In contrast, a large multinational bank has hundreds of data science applications from credit rating to risk analysis and trading, each of which can be solved using well-understood (albeit sophisticated—common
doesn’t imply simple or unadvanced in this context) models, so a generalized infrastructure is well justified. A research institute for bioinformatics may have many highly specialized applications, which require very custom infrastructure.
Over time, companies tend to gravitate toward generalized infrastructure, no matter where they start. A drone company that initially had a custom application will eventually need other data science applications to support sales, marketing, customer service, or maybe another line of products. They may keep a specialized application or even custom infrastructure for their core technology while employing generalized infrastructure for the rest of the business.
Note When deciding on your infrastructure strategy, consider the broadest set of use cases, including new and experimental applications. It is a common mistake to design the infrastructure around the needs of a few most visible applications, which may not represent the needs of the majority of (future) use cases. In fact, the most visible applications may require a custom approach that can coexist alongside generalized infrastructure.
Custom applications may have unique needs when it comes to scale (think Google Search) or performance (think high-frequency trading applications that must provide predictions in microseconds). Applications like this often necessitate an artisanal approach: they need to be carefully crafted by experienced engineers, maybe using specialized hardware. A downside is that specialized applications often have hard time optimizing for velocity and volume (special skills required limit the number of people who can work on the app), and they can’t support a variety of applications by design.
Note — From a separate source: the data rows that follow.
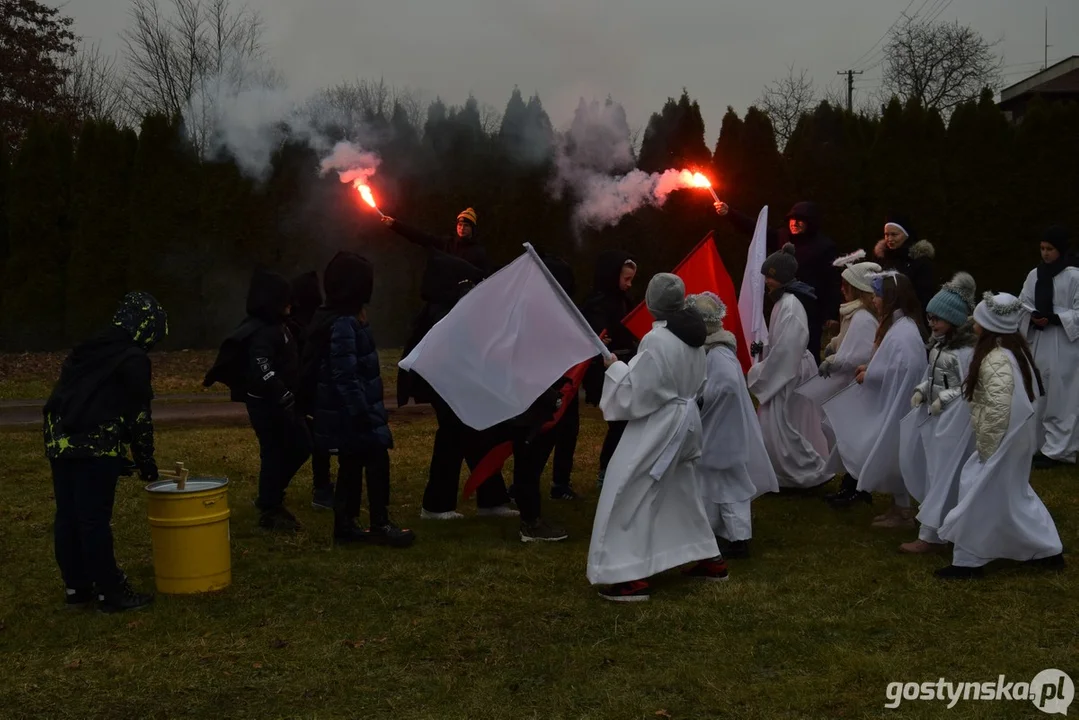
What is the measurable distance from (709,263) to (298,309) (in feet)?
12.1

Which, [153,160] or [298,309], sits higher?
[153,160]

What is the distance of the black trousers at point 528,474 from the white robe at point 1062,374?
573 centimetres

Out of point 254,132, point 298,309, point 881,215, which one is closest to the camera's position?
point 298,309

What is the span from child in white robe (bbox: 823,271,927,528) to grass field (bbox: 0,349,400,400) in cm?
1055

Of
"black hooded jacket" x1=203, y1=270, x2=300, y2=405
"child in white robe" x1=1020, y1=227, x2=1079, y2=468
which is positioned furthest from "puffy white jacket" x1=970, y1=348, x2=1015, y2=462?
"black hooded jacket" x1=203, y1=270, x2=300, y2=405

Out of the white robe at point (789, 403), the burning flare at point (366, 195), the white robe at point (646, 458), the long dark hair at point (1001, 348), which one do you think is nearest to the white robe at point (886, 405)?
the white robe at point (789, 403)

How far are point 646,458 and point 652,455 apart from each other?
4cm

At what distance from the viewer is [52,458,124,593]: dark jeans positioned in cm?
611

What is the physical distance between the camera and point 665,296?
6.55m

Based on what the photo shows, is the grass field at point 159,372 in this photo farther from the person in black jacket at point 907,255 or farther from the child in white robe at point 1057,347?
the child in white robe at point 1057,347

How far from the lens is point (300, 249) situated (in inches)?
903

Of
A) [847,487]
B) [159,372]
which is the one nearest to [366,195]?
[847,487]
Consider carefully what kind of applications you will need to build or support. Today, most data science applications can be supported by generalized infrastructure, which is the topic of this book. This is beneficial because it allows you to optimize for volume, velocity, variety, and validity. If one of your applications has special needs, it may require a more custom approach. In this case, it might make sense to treat the special application as a special case while letting the other applications benefit from generalized infrastructure.
1.3 Why good infrastructure matters
As we went through the eight layers of the infrastructure stack, you got a glimpse of the wide array of technical components that are needed to build modern data science applications. In fact, large-scale machine learning applications like personalized recommendations for YouTube or sophisticated models that optimize banner ads in real time—a deliberately mundane example—are some of the most complex machines ever built by humankind, considering the hundreds of subsystems and tens of millions of lines of code involved.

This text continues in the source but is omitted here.